#### Document text:
#####

As our application evolves and our users’ needs change, the GraphQL API feeding data to it will need to evolve as well, introducing changes to its schema. Whenever the change is non-breaking, as when adding a new type or field, we can apply it directly without fearing side effects. But when the change is a breaking one, we need to make sure we are not introducing bugs or unexpected behavior in the application.
Breaking changes are those that remove a type, field, or directive, or modify the signature of an already existing field (or directive), such as:
- Renaming a field
- Changing the type of an existing field argument, or making it mandatory
- Adding a new mandatory argument to the field
- Adding non-nullable to the response type of a field
In order to deal with breaking changes, there are two main strategies: versioning and evolution, as implemented by REST and GraphQL, respectively.

#####

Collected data
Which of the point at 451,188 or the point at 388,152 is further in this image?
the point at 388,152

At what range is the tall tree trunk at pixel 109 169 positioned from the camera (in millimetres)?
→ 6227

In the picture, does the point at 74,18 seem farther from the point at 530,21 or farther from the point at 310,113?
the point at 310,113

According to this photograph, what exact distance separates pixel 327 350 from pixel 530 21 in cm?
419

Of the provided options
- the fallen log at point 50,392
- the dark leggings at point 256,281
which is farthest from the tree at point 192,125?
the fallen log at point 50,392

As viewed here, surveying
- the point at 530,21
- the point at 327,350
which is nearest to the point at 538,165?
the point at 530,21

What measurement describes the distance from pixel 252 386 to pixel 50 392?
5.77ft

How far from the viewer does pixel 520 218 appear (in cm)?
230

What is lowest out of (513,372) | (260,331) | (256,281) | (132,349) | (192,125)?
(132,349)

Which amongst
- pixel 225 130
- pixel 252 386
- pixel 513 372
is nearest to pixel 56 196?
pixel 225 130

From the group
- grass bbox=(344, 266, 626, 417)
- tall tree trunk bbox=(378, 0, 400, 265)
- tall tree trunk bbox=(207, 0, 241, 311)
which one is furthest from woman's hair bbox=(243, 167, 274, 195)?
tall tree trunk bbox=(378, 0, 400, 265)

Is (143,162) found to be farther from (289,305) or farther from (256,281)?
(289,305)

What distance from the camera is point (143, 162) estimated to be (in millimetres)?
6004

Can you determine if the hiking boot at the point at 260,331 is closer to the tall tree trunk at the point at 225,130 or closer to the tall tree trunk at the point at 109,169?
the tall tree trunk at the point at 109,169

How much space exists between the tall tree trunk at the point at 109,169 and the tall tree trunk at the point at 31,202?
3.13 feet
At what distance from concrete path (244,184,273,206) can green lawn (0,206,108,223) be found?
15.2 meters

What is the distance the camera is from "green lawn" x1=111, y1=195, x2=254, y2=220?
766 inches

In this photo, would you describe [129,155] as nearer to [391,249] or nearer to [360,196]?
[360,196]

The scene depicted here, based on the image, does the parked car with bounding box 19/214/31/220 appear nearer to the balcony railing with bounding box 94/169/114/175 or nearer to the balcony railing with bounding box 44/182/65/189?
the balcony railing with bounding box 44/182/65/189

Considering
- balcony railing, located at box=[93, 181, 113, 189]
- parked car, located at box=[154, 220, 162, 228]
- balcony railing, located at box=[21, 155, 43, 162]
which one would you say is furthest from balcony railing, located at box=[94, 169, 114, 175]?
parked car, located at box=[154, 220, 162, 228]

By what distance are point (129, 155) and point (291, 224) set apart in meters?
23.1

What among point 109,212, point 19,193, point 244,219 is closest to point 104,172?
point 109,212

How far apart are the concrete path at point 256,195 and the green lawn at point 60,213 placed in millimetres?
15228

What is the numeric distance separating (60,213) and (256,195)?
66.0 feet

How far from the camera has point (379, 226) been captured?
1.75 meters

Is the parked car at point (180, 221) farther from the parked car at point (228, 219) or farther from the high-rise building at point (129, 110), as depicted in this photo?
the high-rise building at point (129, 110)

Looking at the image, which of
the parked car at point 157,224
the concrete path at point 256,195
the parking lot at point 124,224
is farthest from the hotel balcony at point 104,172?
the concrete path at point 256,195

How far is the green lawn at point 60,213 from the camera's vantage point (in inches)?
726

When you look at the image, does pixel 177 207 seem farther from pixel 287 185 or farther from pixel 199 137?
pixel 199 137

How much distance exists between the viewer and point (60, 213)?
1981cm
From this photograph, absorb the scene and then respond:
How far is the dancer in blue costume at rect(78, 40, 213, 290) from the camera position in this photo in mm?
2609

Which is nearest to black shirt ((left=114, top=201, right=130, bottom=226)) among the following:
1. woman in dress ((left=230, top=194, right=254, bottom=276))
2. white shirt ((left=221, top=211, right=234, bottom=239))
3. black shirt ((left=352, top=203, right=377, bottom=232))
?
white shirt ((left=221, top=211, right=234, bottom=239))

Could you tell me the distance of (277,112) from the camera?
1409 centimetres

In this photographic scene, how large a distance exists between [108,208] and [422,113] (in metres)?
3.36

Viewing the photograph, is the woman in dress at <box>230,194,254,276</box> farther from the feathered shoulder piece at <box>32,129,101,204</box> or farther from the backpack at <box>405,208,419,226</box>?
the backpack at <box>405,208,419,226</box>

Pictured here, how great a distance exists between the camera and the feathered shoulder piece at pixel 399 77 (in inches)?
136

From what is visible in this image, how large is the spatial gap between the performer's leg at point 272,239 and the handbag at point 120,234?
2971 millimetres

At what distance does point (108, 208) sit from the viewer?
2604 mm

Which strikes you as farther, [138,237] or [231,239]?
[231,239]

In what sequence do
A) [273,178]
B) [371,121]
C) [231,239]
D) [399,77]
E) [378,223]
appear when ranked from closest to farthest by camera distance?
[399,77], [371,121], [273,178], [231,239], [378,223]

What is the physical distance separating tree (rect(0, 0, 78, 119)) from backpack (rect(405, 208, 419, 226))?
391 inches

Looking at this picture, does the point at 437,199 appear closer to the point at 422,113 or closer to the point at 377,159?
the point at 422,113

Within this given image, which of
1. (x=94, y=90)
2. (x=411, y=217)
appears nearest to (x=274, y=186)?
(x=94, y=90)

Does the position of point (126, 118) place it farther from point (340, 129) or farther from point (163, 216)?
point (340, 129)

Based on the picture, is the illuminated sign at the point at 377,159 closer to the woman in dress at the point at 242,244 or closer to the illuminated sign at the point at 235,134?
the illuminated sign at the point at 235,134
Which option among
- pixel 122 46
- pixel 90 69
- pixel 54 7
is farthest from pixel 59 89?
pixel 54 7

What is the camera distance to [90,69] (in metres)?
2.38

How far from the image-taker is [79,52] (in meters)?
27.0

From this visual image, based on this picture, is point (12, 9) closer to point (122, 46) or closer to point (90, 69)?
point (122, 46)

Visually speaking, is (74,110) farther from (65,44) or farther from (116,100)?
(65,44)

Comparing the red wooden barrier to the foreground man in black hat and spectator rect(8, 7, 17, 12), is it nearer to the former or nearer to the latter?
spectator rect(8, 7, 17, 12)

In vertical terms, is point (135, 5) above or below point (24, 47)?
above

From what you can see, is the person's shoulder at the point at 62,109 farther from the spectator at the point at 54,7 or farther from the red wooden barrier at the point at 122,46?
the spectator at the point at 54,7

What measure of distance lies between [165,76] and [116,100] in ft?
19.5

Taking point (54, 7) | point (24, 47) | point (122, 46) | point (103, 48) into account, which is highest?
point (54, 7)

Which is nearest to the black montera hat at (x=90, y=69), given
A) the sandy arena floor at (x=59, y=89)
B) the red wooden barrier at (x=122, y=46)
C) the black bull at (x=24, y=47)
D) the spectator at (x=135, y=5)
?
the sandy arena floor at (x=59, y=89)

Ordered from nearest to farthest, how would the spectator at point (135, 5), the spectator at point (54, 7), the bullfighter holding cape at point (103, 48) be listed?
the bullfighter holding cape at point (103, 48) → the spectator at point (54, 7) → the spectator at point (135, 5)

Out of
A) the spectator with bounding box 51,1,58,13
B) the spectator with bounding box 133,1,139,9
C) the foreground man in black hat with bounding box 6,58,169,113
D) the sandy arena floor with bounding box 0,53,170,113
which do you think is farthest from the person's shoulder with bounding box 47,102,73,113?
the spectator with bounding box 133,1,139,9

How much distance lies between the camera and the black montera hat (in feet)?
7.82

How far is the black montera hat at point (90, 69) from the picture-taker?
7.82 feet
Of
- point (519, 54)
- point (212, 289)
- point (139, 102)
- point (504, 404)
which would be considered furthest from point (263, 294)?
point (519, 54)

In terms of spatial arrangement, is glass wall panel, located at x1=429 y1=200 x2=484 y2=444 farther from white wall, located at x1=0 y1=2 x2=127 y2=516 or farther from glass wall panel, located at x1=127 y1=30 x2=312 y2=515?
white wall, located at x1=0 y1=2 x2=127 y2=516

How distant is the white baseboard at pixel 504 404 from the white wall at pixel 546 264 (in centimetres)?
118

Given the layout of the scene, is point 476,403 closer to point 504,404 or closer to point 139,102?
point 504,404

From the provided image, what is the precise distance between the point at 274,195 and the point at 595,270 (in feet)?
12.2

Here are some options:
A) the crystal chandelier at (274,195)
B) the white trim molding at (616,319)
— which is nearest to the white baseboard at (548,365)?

#####

#### Exercise brief:
Print everything from "Breaking changes are" down to "and GraphQL, respectively." in the passage on GraphQL schema changes, word for word.

#### The answer:
Breaking changes are those that remove a type, field, or directive, or modify the signature of an already existing field (or directive), such as:
- Renaming a field
- Changing the type of an existing field argument, or making it mandatory
- Adding a new mandatory argument to the field
- Adding non-nullable to the response type of a field
In order to deal with breaking changes, there are two main strategies: versioning and evolution, as implemented by REST and GraphQL, respectively.